Operations such as ship planning and calculating vessel stability are now computerised. Specialist software and hi-tech systems also ensure that quay cranes work at maximum efficiency, and the time spent in port for vessels with a capacity of 8,000 teu or more is kept to a minimum.


Modern Terminals has also introduced software to map and plan the positioning of containers in the storage yard. This has been a huge boon to operations and to facilitating the multiple movements that take place daily, including lifts on and off trucks, transfers to or from shipside, and shifts in the terminal. The software has helped to streamline operations and optimise the use of limited space.


Containers can be stacked six high, but doing this requires a detailed calculation of weight, expected dwell time, and plans for onward movement, to reduce time-consuming or unnecessary rehandling.


Every time a container is moved in the terminal, a light flashes on a computer screen in the control tower. This is on the top floor of the main warehouse and office building, giving a bird's-eye view of all that is going on. Staff in the control tower can finalise ship-loading plans on-screen, oversee activities in the yard and monitor CCTV coverage of areas outside their line of vision.


The control tower team is in constant electronic communication with quayside crane and rubber-tyred gantry operators, all of whom have computers in their cabs.


Ms Cheung said the radio communication was discouraged so as to minimise the chance of errors caused by unclear reception or imprecise instructions, and also to limit noise in the control tower.


Technology is also playing a part in a pilot scheme in operations at Modern Terminals and Hong Kong International Terminals. This is in response to the need to step up security and check what each container contains.


The initiative, supported by the Hong Kong Container Terminal Operators Association, means that all export containers entering the terminals by truck now go through an Integrated Container Inspection System. Containers are scanned for anything that does not match the manifest, and checked for signs of radioactive material.


The increased use of all this technology has had an impact on job responsibilities and the type of vacancies available.


'Overall, fewer people are needed because we don't use manual systems any more,' Ms Cheung said. The focus now is on using human resources more efficiently and employing people trained to operate sophisticated equipment and systems.
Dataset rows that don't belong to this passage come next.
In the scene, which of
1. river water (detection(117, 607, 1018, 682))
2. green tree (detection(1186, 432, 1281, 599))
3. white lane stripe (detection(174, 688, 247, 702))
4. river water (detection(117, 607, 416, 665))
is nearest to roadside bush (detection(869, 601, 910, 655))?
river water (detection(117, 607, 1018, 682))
Most training at Modern Terminals is in-house, because many of the processes are found only in container ports. For operational roles, the company takes on trainees with a standard driving licence, gives them several months' hands-on instruction, and follows this with practical exams.


The company was one of the first organisations to be authorised by the government to issue specialised licences for equipment operators.


In the past, container terminals depended heavily on the experience of former seafarers, who filled many ship planning and operational positions.


Now, with advanced systems, university graduates and secondary school leavers have a more direct route into the sector, and can look forward to careers in management or as IT specialists.